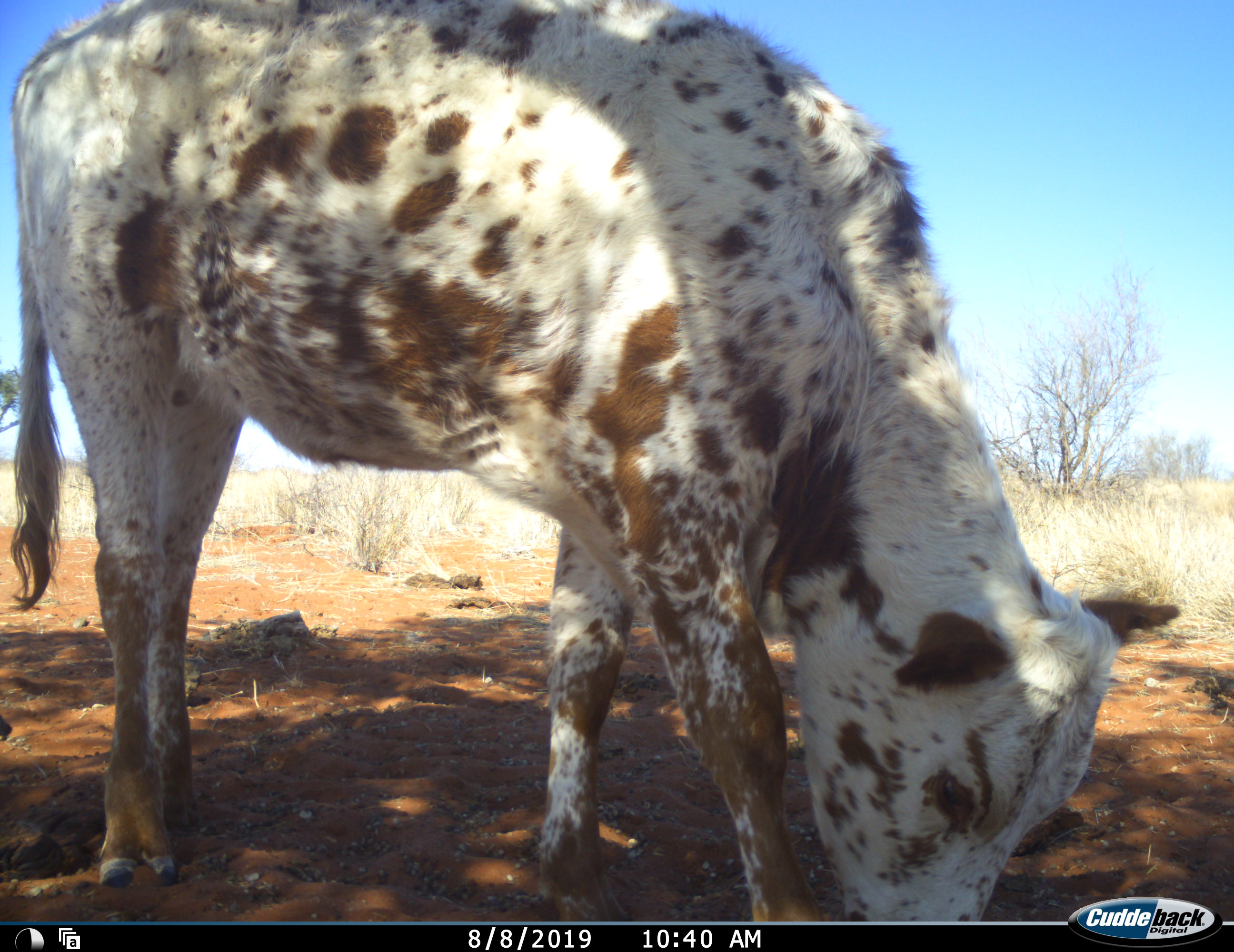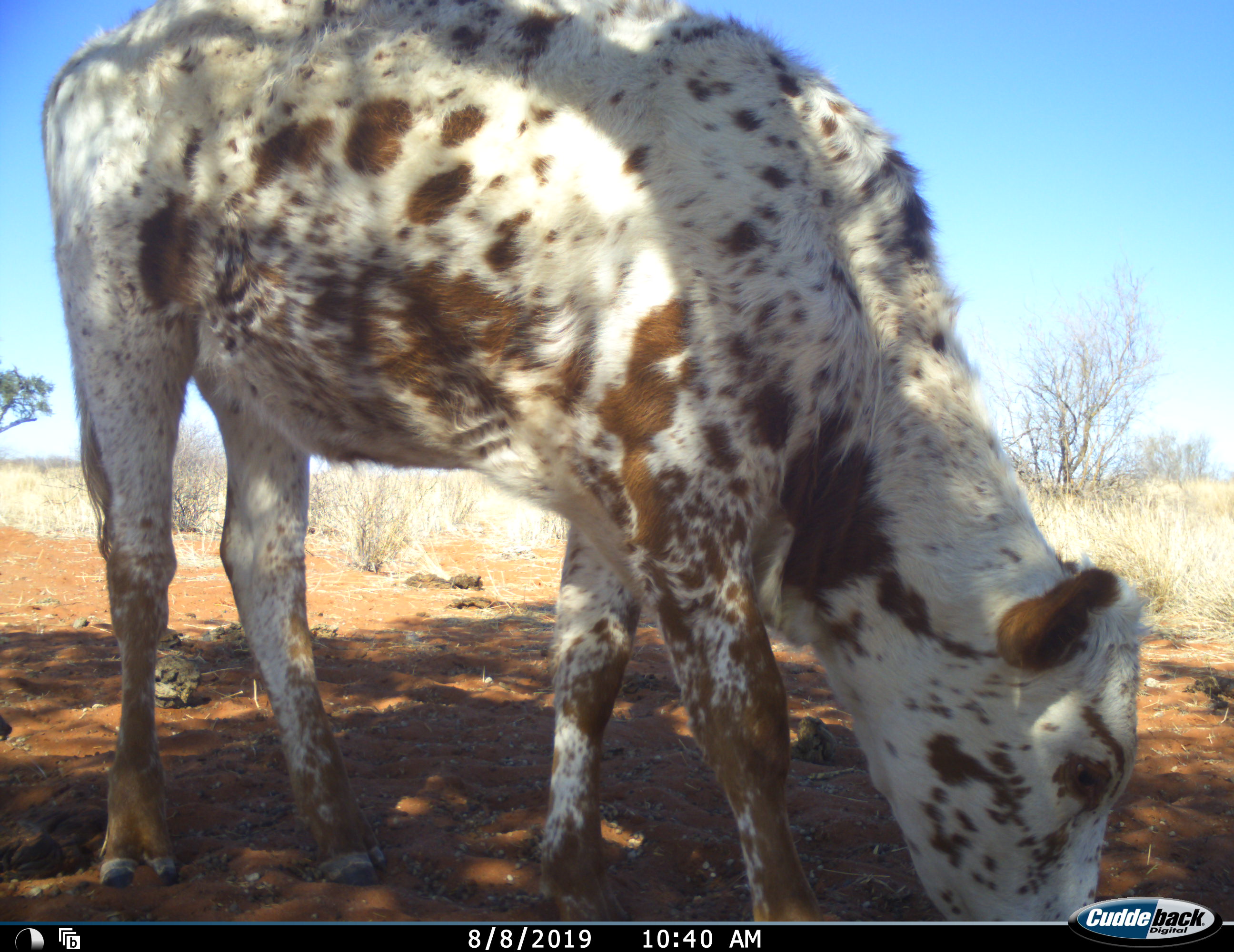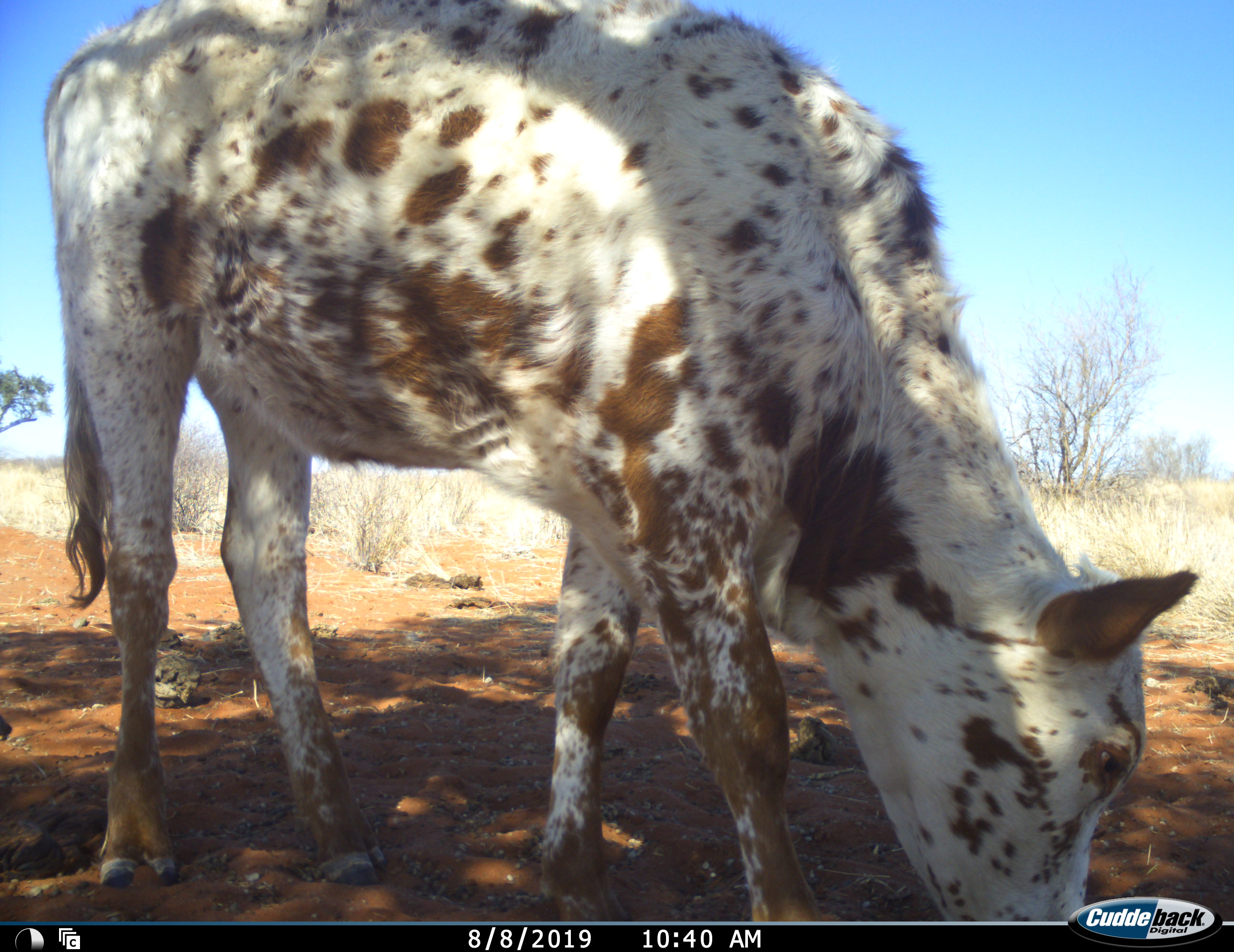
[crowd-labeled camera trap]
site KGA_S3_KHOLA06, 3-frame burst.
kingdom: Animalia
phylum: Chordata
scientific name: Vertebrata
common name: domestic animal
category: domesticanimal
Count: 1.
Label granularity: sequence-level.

...

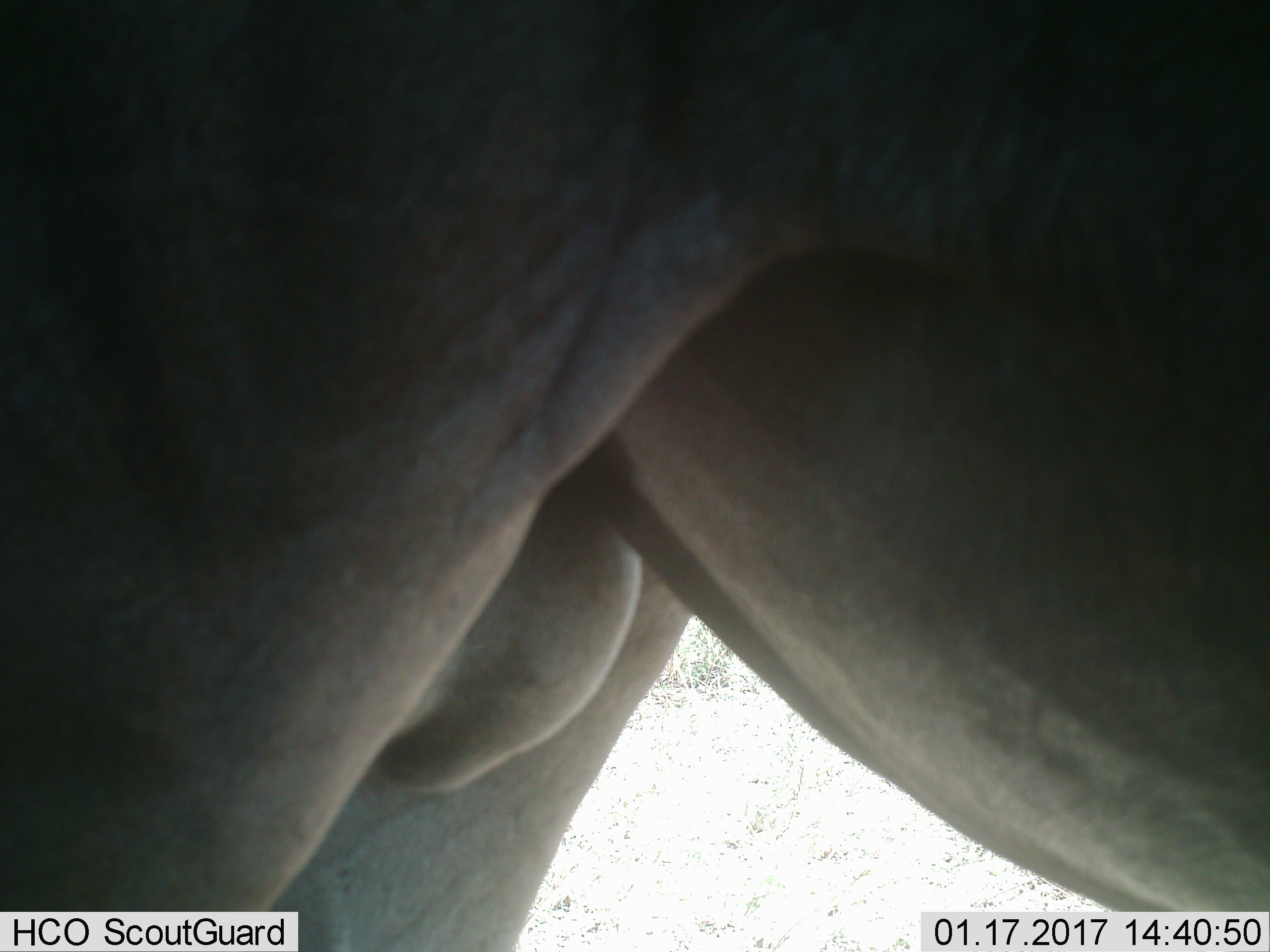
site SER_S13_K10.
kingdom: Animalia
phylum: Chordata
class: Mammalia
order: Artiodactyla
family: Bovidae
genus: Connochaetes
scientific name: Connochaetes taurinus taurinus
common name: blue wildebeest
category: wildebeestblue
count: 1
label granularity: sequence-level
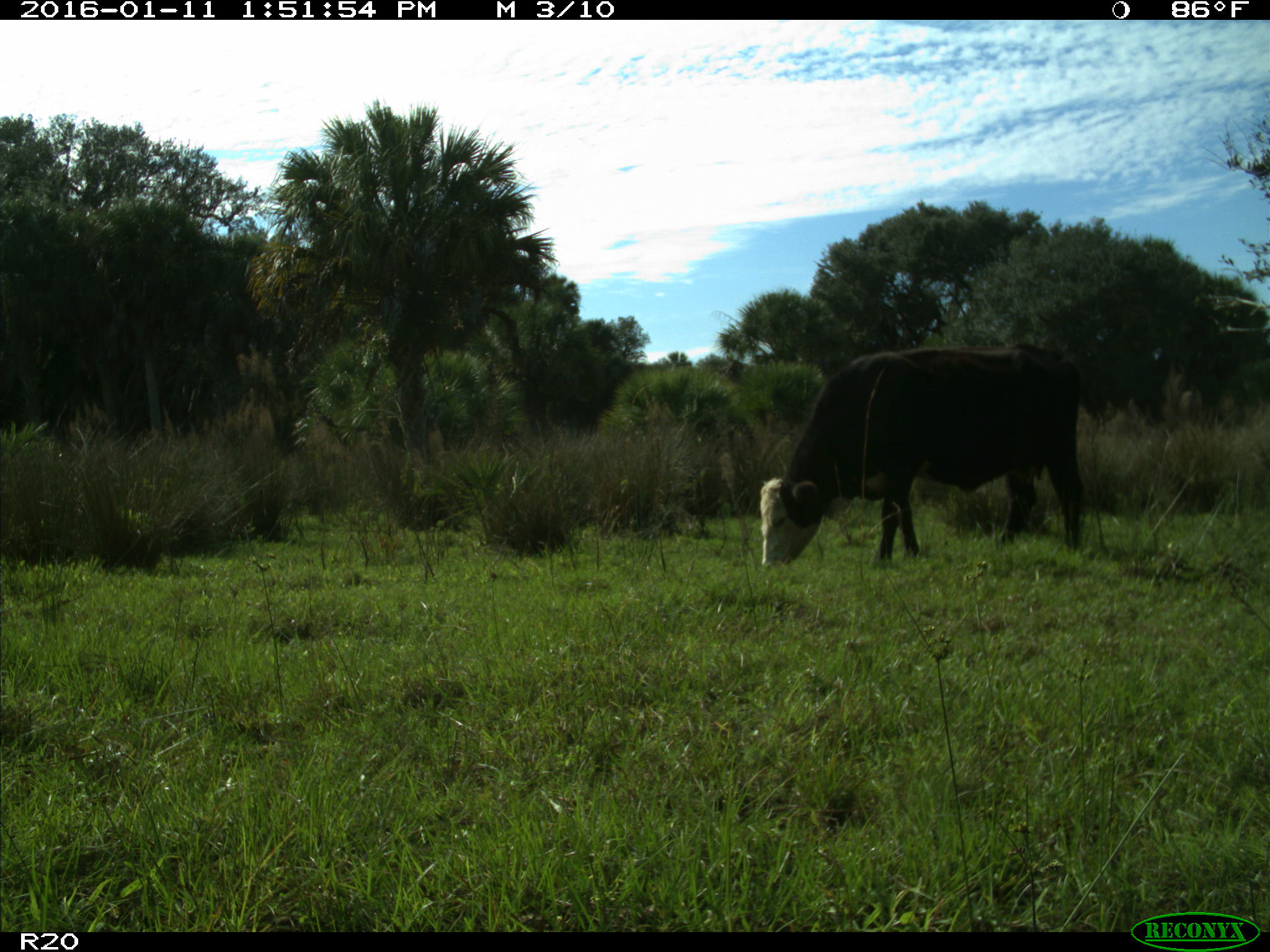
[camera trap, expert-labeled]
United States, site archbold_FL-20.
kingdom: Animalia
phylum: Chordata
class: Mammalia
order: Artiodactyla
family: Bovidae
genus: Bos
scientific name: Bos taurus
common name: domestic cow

:: What to do ::
Give again exactly, and only, the lines above starting at the one with "[camera trap, expert-labeled]" and ending at the one with "common name: domestic cow".

:: Exercise response ::
[camera trap, expert-labeled]
United States, site archbold_FL-20.
kingdom: Animalia
phylum: Chordata
class: Mammalia
order: Artiodactyla
family: Bovidae
genus: Bos
scientific name: Bos taurus
common name: domestic cow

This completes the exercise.